* [Texte de la page]
= = =

Quand les mammouths font des entrechats

Le présent Journal évoque les grandes entreprises qui stimulent les innovations, souvent distantes de leur objet principal : en amont, en aval ou dans des directions éloignées. C’est l’image du pachyderme (un mammouth) qui s’engage dans des activités vives et rapides.

Du côté des entreprises, il est question de Sanofi, du Groupe Ippolito et de L’Oréal, et dans d’autres domaines, de la ville de Marseille et de l’informatisation du système de santé sur le thème de la vaccination contre le Covid-19. L’accélération de la vie des affaires, la multiplication des aventures de start-up posent aux entreprises des dilemmes éventuellement coûteux.

Un chef d’entreprise m’a récemment expliqué sa stratégie face à ces occasions d’innovation. À chaque proposition intéressante d’une start-up, il apporte un soutien modéré. Si c’est un échec, les dégâts sont modestes. Mais si c’est un succès, il la rachète. De cette manière, il ne passe pas à côté d’une bonne idée, mais il ne bouleverse pas son organisation avec le risque de tomber dans une impasse. Quant au patron de la start-up, il sait que son entreprise a peu de chances de survivre plus de trois ans, mais il lui reste l’intérêt de l’expérience.

L’image du mammouth va de soi dans le cas des entreprises, mais elle est moins évidente dans le cas de la vaccination. Quand on connaît l’extrême complexité des données dans le domaine de la santé, on ne peut qu’approuver la prudence de l’opérateur devant la multitude des initiatives de taille modeste.

Quant à la ville de Marseille, l’évocation des 900 projets suggère de très nombreuses aventures de petite taille évocatrices des entrechats. Il est clair que la pesante bureaucratie de la deuxième ville de France n’a pas vocation à gérer une multitude de petites initiatives, et qu’il convient de leur laisser un maximum de liberté tout en leur garantissant un minimum de sécurité.

Il résulte de cette vision un double visage de la vie économique : d’une part, de solides organisations produisant les biens et services les moins exposés aux caprices des innovations et des modes, et d’autre part, une abondance de structures légères, engagées dans des aventures peut-être sans succès garanti, mais éventuellement porteuses d’un avenir triomphant. Tout l’art des stratèges des mammouths est d’accorder aux courageux aventuriers le minimum de sécurité qui rend leur expérience probante dans le succès comme dans l’échec.

= = =

* [Données fournies]
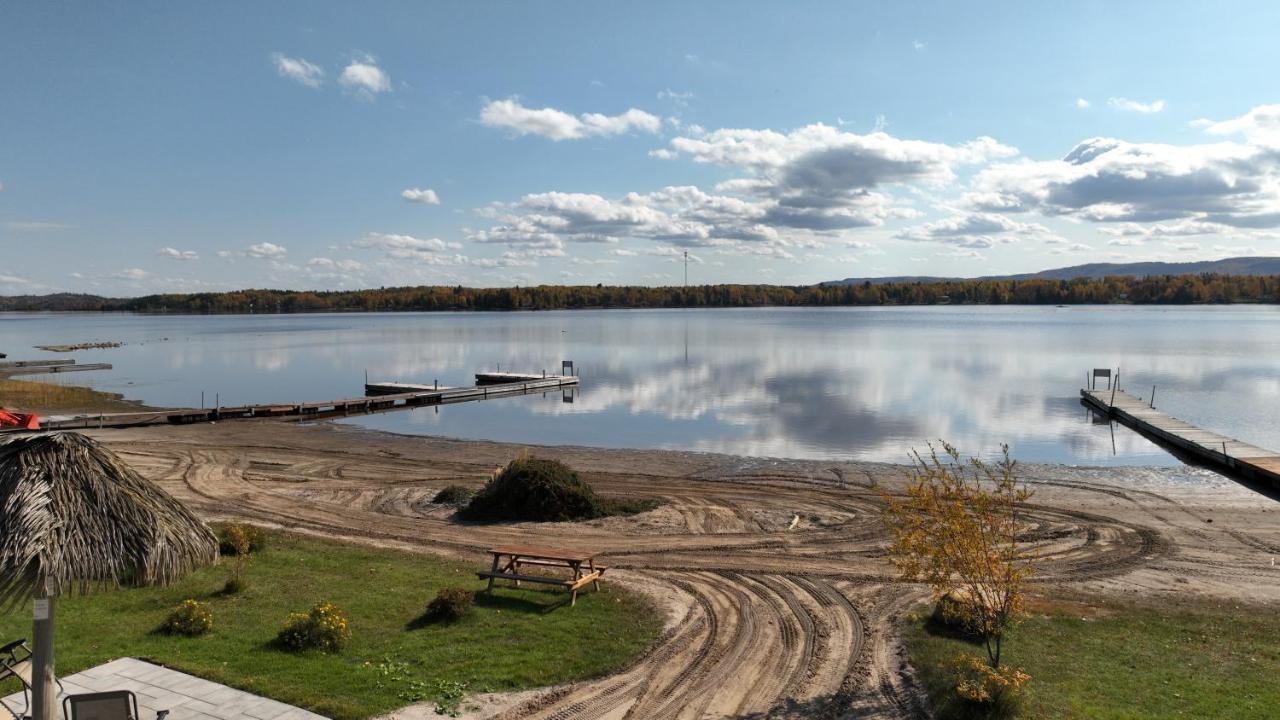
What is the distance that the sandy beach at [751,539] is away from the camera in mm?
9500

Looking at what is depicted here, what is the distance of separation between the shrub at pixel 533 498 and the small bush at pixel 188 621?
8.53 metres

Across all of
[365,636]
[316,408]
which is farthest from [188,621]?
[316,408]

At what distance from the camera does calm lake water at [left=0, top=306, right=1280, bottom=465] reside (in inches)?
1420

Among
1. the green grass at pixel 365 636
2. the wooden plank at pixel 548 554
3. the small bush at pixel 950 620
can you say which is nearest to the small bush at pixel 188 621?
the green grass at pixel 365 636

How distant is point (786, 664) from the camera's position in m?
10.0

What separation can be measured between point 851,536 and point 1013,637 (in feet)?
20.0

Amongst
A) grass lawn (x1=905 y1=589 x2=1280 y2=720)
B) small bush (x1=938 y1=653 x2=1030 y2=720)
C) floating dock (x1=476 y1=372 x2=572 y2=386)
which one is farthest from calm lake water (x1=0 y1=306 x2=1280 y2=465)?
small bush (x1=938 y1=653 x2=1030 y2=720)

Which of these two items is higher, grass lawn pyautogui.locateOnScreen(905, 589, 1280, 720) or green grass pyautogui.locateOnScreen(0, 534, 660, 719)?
green grass pyautogui.locateOnScreen(0, 534, 660, 719)

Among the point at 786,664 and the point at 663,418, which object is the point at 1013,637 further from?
the point at 663,418

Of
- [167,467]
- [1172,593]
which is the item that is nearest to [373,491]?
[167,467]

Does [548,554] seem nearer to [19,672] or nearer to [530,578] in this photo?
[530,578]

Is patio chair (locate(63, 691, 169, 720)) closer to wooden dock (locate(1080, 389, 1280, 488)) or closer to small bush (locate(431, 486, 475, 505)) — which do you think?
small bush (locate(431, 486, 475, 505))

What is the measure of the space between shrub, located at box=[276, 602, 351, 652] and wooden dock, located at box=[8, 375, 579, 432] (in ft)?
89.0

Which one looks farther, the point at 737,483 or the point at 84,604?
the point at 737,483
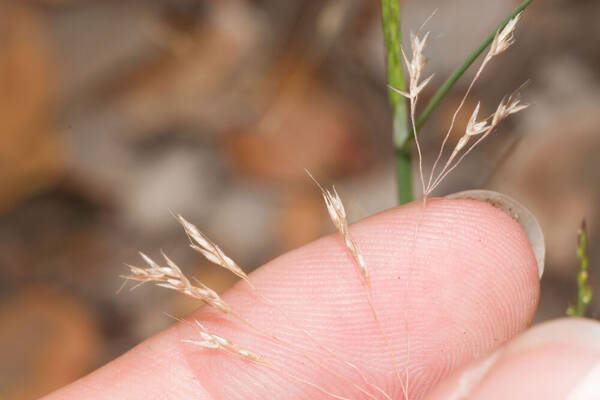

= = =

* [Activité] Restituez à l'identique le passage du texte consacré aux grandes entreprises et à l'innovation, depuis « Il résulte de » jusqu'à « comme dans l’échec. ». Appuyez-vous exclusivement sur le texte.

* [Corrigé]
Il résulte de cette vision un double visage de la vie économique : d’une part, de solides organisations produisant les biens et services les moins exposés aux caprices des innovations et des modes, et d’autre part, une abondance de structures légères, engagées dans des aventures peut-être sans succès garanti, mais éventuellement porteuses d’un avenir triomphant. Tout l’art des stratèges des mammouths est d’accorder aux courageux aventuriers le minimum de sécurité qui rend leur expérience probante dans le succès comme dans l’échec.